**Page extract**:
◆ ◆ ◆

Mountain in the country of Japan

Mount Teshio (天塩岳, Teshio-dake) is the tallest mountain in the Kitami Mountains. It is located on the border of Shibetsu and Takinoue, Hokkaidō, Japan. It is the source of the Teshio River.

==History==
On January 6, 1978, Mount Teshio and the surrounding region was designated the Mount Teshio Prefectural Natural Park (天塩岳道立自然公園, Teshio-dake Dōritsu Shizenkōen).

==Geology==
Mount Teshio is composed of felsic non-alkali rock from 15 to 7 million years old.

==Flora and fauna==
At the base of the mountain there are abundant black woodpeckers as well as Japanese red foxes and Hokkaidō brown bears. Near the summit, pika can be found.

Prominent alpine plants on the mountain are Rhododendron aureum and Diapensia lapponica.

== Popular Culture ==
Mount Teshio has been used to inspire the fictional location Teshio Ridge in the 2025 action-adventure video game Ghost of Yōtei. In the game, it serves as the primary location where the player hunts the Kitsune, a member of the Yōtei Six, the main antagonists of the game.

◆ ◆ ◆

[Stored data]

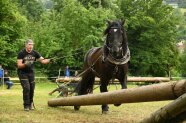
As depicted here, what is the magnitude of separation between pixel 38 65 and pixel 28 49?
3213 cm

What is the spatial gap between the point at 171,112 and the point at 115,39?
23.2 feet

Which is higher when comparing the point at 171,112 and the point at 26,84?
the point at 171,112

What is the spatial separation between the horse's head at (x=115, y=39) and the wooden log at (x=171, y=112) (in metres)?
6.75

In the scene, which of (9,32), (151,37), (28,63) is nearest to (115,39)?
(28,63)

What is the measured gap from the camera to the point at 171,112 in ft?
10.4

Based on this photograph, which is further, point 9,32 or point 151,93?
point 9,32

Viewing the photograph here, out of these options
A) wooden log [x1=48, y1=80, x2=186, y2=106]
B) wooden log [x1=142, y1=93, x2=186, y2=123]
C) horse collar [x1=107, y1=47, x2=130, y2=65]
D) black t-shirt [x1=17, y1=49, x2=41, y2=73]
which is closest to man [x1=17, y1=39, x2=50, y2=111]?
black t-shirt [x1=17, y1=49, x2=41, y2=73]

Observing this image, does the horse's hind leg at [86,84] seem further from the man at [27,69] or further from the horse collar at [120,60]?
the horse collar at [120,60]

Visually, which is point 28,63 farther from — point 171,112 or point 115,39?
point 171,112

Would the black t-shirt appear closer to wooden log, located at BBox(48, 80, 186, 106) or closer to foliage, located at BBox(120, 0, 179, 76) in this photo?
wooden log, located at BBox(48, 80, 186, 106)

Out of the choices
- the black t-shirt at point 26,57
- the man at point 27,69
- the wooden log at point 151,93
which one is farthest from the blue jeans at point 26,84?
the wooden log at point 151,93

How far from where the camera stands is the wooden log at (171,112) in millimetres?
3041

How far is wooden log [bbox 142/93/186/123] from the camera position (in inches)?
120

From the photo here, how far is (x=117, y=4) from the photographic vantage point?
54.1m
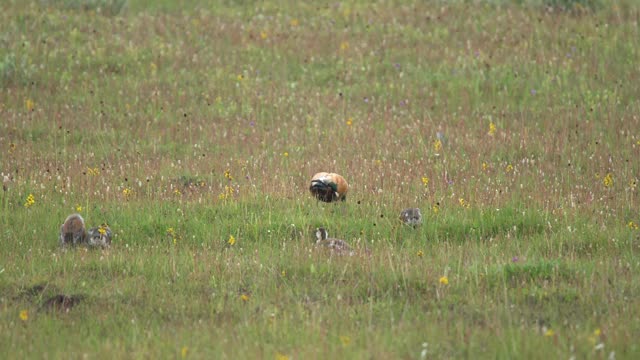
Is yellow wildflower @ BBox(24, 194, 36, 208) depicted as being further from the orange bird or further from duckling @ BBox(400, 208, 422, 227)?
duckling @ BBox(400, 208, 422, 227)

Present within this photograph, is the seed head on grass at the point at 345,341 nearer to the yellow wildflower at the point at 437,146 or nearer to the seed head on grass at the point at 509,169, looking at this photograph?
the seed head on grass at the point at 509,169

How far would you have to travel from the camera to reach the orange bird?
380 inches

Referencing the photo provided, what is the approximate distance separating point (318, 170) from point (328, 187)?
1.59 m

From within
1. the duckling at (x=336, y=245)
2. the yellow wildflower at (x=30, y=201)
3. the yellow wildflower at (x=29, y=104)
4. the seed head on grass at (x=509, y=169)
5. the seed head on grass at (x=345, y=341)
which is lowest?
the seed head on grass at (x=345, y=341)

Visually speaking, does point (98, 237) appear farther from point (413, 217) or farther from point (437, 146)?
point (437, 146)

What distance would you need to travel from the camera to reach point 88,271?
7684 millimetres

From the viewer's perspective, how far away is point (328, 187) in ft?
31.7

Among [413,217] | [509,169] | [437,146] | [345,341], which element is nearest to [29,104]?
[437,146]

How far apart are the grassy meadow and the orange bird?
0.53ft

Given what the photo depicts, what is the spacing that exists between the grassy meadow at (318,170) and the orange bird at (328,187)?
0.53ft

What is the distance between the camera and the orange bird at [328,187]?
9.65 meters

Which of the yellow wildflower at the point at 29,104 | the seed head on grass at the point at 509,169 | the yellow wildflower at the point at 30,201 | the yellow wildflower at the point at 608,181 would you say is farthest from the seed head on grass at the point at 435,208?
the yellow wildflower at the point at 29,104

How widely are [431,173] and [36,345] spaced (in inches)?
244

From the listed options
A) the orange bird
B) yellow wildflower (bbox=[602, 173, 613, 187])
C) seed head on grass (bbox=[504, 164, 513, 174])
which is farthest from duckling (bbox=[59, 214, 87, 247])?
yellow wildflower (bbox=[602, 173, 613, 187])
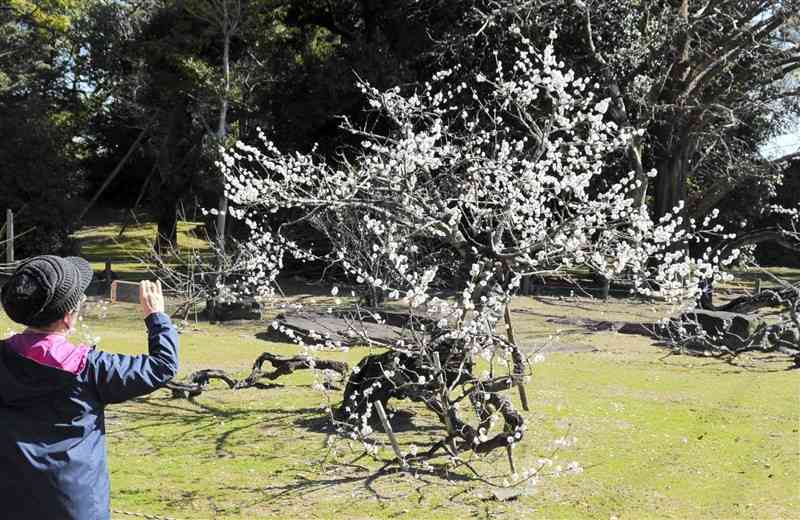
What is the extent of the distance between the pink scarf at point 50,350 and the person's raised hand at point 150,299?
251 millimetres

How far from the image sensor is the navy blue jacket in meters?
2.51

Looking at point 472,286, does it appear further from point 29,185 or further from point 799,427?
point 29,185

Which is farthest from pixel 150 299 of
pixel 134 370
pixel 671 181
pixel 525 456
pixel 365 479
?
pixel 671 181

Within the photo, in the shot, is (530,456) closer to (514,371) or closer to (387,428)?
(514,371)

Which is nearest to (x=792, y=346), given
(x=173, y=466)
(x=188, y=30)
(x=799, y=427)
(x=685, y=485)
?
(x=799, y=427)

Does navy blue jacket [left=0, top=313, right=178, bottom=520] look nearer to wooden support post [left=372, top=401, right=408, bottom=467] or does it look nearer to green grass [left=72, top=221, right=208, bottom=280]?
wooden support post [left=372, top=401, right=408, bottom=467]

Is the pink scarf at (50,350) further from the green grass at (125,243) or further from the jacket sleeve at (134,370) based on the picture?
the green grass at (125,243)

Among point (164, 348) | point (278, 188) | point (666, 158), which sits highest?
point (666, 158)

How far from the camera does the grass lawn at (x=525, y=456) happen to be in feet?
15.9

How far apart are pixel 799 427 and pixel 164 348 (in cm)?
634

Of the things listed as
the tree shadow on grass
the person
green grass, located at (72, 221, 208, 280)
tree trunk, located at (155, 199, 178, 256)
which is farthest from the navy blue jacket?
tree trunk, located at (155, 199, 178, 256)

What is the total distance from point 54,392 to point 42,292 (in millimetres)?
342

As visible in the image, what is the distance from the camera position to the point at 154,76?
71.5ft

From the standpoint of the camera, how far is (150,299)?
2736 millimetres
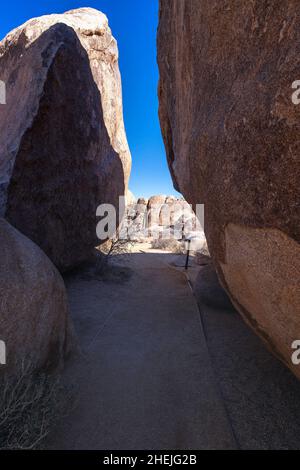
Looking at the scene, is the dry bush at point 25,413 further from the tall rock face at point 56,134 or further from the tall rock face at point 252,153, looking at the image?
the tall rock face at point 56,134

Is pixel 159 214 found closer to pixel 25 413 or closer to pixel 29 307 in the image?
pixel 29 307

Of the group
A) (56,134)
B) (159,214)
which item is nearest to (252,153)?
(56,134)

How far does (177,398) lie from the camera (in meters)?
2.50

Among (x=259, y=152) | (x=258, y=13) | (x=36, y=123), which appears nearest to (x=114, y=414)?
(x=259, y=152)

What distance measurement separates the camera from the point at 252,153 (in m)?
1.81

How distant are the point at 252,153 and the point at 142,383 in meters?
2.28

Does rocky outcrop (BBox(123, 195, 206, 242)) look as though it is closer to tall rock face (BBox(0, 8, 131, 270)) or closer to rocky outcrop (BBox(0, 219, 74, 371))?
tall rock face (BBox(0, 8, 131, 270))

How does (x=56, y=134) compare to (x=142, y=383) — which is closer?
(x=142, y=383)

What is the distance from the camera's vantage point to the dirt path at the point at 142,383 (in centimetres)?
206

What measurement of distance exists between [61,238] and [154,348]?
8.99 ft

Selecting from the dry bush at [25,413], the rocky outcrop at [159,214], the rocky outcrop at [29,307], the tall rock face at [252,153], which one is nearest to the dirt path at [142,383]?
the dry bush at [25,413]

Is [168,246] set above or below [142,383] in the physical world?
below

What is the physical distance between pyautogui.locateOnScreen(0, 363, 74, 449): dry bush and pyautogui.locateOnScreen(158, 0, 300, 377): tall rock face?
1.71 m

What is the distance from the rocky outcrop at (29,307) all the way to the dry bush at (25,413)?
0.50ft
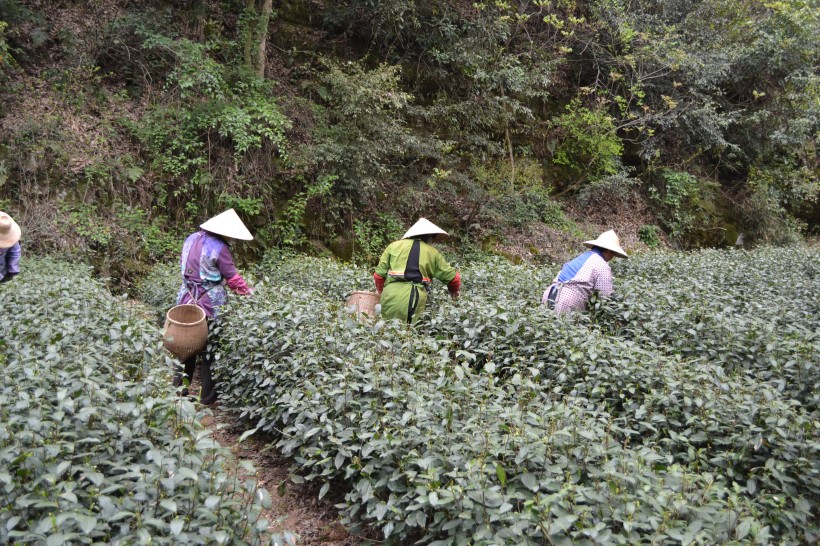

◆ ◆ ◆

**Work required**: Rewrite the stretch of the Mount Teshio text from "Mount Teshio (天塩岳, Teshio-dake)" through "the Teshio River.", putting "highest" in place of "tallest".

**Solution for this exercise**:
Mount Teshio (天塩岳, Teshio-dake) is the highest mountain in the Kitami Mountains. It is located on the border of Shibetsu and Takinoue, Hokkaidō, Japan. It is the source of the Teshio River.